New proposed legislation on cyber security designed to expand the powers of the National Security Office (NBU) carries several risks, goes beyond the scope of European legislation and should be preceded by additional expert discussion, the IT Association of Slovakia (ITAS) stated on Monday. It has thus joined the rising tide of calls by NGOs, including Slovensko.Digital and the Let's Stop Corruption foundation, for the withdrawal of the bill. "Based on this bill, the blocking of so-called malicious content or malicious activities that might cause a security incident could be done without the prior permission of a court and based on nothing but the sole decision of the NBU. We don't know, however, who will be tasked with systematic supervision over the NBU's activities, nor how the state plans to address the potential economic damage caused in this way," warned ITAS.
In addition, the NBU could order and receive some information about network and information systems and decide to ban the use of certain products, processes or services.
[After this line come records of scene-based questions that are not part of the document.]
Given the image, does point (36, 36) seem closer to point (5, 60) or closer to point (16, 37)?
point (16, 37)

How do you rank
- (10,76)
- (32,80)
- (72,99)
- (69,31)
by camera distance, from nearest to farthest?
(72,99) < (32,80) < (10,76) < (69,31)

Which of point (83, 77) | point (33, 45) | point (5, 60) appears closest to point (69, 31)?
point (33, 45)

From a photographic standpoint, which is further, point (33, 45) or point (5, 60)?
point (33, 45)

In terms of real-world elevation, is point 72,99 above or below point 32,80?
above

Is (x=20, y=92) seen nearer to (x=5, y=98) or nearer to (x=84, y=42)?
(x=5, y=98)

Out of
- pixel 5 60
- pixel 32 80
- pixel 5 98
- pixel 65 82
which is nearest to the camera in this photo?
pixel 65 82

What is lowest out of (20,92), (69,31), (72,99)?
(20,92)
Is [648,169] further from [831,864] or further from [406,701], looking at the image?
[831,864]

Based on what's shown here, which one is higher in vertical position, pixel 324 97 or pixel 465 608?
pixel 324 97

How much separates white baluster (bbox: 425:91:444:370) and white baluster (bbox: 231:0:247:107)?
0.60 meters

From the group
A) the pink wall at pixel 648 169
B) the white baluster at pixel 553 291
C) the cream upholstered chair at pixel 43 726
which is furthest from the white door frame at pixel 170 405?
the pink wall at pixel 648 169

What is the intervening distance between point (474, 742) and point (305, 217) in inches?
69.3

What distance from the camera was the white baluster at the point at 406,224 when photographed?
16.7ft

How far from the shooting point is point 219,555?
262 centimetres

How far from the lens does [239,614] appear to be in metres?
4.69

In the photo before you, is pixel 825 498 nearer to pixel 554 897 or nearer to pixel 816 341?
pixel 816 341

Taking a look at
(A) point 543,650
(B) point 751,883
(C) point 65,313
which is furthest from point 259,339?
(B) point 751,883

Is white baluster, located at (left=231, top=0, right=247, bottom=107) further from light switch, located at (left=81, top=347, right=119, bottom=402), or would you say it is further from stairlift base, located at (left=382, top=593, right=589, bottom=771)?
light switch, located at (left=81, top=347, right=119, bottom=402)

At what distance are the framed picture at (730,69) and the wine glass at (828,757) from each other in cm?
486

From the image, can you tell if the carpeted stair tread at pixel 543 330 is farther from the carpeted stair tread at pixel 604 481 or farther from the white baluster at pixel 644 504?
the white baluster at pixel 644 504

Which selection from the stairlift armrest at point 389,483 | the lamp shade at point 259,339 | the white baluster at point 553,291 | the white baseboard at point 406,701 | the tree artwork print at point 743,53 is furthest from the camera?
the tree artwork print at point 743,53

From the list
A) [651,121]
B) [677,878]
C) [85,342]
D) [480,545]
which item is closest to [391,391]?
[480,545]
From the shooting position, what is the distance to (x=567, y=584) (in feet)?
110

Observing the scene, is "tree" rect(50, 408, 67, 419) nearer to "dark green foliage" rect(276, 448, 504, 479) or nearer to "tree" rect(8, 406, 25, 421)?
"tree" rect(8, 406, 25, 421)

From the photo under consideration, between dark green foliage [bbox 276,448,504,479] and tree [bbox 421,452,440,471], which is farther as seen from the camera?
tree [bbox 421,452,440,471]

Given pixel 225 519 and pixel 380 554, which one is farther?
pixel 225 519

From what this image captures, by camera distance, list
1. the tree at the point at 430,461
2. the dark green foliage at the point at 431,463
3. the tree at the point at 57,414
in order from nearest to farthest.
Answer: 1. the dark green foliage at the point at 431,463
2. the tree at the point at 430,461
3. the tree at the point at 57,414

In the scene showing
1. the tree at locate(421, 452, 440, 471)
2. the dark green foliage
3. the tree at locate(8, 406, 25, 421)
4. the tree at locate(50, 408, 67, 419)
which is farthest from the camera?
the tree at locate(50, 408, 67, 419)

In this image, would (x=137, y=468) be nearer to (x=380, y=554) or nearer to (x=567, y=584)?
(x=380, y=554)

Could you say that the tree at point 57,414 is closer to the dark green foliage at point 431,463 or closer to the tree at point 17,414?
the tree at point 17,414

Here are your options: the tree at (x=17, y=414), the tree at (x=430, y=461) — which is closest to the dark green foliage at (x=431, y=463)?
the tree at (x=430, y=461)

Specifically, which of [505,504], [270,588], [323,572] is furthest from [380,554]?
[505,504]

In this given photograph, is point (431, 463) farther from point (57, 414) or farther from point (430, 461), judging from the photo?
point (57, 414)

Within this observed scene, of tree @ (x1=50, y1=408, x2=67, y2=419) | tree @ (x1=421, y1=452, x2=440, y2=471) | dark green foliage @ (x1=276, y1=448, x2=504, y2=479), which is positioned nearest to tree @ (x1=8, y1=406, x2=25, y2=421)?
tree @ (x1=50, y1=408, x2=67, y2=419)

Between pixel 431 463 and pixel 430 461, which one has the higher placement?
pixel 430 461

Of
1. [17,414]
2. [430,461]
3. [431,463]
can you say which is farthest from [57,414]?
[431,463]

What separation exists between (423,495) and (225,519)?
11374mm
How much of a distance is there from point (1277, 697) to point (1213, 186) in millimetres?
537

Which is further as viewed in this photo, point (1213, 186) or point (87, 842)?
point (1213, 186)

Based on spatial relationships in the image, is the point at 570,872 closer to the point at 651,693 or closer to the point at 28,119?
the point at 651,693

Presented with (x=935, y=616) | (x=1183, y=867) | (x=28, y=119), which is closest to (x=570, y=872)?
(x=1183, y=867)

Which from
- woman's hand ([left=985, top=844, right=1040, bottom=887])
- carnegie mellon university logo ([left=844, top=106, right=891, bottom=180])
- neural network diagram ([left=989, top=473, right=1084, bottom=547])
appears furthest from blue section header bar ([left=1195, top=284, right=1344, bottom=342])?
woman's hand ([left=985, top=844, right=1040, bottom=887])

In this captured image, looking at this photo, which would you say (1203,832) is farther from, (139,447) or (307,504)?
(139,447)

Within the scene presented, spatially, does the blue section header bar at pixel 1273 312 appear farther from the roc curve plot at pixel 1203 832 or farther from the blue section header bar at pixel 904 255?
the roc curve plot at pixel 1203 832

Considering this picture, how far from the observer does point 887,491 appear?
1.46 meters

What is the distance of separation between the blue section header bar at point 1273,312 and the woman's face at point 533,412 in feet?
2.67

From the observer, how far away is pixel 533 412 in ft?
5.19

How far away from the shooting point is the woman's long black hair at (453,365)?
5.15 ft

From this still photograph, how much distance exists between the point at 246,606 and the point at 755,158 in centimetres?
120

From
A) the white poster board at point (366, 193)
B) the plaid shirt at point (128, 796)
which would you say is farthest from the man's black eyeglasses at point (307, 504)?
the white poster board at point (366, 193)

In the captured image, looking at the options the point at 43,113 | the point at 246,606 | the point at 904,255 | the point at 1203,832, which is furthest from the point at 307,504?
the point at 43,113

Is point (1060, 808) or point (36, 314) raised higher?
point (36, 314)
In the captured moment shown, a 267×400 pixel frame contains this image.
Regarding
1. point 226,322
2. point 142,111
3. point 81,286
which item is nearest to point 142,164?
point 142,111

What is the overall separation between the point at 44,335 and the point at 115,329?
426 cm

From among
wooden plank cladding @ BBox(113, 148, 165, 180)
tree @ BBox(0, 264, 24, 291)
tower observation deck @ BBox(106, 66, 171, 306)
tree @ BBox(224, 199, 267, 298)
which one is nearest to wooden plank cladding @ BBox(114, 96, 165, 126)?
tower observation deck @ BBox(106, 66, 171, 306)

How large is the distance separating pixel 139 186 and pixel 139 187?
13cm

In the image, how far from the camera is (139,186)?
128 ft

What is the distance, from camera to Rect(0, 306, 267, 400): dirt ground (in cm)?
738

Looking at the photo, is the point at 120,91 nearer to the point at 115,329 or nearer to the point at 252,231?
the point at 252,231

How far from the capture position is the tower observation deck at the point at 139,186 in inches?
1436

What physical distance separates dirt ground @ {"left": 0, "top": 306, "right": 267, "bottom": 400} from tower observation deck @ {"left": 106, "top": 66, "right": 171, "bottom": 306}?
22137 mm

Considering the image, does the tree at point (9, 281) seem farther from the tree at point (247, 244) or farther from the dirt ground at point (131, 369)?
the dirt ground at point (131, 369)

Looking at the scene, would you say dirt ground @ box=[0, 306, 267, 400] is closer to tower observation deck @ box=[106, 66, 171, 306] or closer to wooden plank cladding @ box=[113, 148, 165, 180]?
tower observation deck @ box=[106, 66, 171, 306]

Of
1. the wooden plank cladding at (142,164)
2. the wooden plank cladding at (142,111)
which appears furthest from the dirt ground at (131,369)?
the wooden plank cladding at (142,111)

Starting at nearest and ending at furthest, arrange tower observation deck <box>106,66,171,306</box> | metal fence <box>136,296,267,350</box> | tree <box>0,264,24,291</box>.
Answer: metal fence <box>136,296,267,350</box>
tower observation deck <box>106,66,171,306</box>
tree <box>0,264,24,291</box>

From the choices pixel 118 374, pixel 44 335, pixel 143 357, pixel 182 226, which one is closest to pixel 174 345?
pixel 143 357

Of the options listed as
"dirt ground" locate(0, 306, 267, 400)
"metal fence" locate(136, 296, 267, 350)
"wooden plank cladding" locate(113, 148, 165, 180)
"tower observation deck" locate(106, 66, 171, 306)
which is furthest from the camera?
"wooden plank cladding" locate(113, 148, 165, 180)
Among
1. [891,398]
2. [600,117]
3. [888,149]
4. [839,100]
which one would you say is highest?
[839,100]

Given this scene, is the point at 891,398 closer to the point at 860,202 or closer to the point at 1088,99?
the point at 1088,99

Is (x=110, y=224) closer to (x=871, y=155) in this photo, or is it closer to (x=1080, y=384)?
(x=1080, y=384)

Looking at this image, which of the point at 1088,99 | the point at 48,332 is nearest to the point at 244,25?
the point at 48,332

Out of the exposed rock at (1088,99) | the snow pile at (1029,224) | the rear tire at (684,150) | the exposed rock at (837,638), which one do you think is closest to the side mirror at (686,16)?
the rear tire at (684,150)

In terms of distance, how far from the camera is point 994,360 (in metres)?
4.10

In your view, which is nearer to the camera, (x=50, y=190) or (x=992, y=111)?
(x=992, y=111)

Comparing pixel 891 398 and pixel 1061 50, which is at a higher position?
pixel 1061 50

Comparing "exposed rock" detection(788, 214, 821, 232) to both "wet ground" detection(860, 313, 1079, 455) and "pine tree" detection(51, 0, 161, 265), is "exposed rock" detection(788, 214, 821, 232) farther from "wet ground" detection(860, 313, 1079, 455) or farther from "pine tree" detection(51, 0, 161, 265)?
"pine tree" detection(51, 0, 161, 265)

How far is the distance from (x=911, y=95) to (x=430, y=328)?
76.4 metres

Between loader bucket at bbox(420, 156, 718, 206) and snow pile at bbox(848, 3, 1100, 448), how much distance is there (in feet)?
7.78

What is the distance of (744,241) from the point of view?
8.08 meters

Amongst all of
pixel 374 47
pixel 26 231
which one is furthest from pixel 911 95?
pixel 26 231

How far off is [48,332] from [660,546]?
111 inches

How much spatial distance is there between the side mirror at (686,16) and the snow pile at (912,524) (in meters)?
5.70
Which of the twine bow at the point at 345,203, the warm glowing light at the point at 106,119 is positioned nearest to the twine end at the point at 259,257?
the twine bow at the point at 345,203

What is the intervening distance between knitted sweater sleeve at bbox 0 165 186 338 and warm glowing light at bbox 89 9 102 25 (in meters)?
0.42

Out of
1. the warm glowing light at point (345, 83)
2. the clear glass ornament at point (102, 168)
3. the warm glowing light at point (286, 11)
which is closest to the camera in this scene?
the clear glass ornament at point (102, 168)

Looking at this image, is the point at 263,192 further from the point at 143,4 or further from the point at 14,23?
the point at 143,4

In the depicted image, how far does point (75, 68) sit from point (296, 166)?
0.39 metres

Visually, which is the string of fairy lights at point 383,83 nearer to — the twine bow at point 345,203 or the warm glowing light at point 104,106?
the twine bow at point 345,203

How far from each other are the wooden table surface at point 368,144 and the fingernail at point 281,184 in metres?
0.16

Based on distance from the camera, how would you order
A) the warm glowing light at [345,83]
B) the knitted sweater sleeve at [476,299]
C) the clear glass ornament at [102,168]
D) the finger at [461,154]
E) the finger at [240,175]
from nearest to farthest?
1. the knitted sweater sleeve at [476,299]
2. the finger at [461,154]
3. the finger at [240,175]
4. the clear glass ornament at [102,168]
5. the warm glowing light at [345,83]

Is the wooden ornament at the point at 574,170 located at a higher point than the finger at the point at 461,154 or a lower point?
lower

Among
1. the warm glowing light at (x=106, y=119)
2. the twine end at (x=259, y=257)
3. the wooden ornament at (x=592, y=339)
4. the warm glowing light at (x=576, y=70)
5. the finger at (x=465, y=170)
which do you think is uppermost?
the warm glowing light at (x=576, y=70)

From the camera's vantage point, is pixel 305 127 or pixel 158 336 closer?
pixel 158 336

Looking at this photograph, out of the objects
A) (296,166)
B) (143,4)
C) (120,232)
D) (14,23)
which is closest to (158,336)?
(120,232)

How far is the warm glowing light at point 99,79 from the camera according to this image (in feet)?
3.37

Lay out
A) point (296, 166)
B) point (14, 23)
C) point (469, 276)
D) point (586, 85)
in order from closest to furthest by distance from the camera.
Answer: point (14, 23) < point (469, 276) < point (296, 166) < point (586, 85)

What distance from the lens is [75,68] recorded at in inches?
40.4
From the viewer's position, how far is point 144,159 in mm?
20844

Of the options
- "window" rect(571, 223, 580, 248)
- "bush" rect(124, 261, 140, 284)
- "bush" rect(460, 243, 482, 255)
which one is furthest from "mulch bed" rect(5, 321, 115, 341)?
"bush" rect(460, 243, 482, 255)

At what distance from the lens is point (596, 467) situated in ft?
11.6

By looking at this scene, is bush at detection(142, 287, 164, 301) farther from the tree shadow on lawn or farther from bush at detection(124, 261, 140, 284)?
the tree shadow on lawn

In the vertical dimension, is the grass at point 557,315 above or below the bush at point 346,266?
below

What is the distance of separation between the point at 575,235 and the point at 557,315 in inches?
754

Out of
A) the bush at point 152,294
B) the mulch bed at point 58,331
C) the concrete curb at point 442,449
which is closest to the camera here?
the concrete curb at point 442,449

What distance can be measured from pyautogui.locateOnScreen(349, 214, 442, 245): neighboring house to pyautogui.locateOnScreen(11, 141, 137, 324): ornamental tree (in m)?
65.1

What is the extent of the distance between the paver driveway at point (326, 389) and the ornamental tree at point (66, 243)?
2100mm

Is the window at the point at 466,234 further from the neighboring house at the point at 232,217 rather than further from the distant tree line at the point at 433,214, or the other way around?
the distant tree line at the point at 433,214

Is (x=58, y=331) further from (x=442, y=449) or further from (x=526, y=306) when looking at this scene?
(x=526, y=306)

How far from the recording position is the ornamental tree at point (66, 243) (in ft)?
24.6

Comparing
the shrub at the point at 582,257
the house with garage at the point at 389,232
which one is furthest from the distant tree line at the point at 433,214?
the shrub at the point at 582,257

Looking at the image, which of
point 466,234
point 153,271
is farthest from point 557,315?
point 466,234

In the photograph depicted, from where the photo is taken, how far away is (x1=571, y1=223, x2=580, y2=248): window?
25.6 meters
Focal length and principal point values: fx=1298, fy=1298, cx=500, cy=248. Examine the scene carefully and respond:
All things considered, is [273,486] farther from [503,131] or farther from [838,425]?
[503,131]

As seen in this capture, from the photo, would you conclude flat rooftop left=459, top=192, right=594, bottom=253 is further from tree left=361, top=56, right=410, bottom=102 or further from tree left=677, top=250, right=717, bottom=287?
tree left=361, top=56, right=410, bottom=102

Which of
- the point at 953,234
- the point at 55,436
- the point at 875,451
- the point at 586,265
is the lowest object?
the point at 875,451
Although the list of banned technologies will be public and with the option to attach comments, in practice these could simply be ignored by the NBU. "This will de facto become the introduction of a new manner of across-the-board surveillance. Without any proper supervision, noticeably absent in the bill, we consider this to be a dangerous tool that might be abused to target investigative journalists and watchdog organisations, as well as corruption whistleblowers and other groups of citizens," said Zuzana Petková of Let's Stop Corruption.
Slovensko.Digital pointed out that during the drafting of the bill, the NBU ignored critical comments to such a large extent that the material was submitted to the Government with 91 unaddressed fundamental complaints. Slovensko.Digital pointed out that a number of institutes currently exist that deal with cybernetic security, and the bill has failed to explain the necessity of introducing new measures.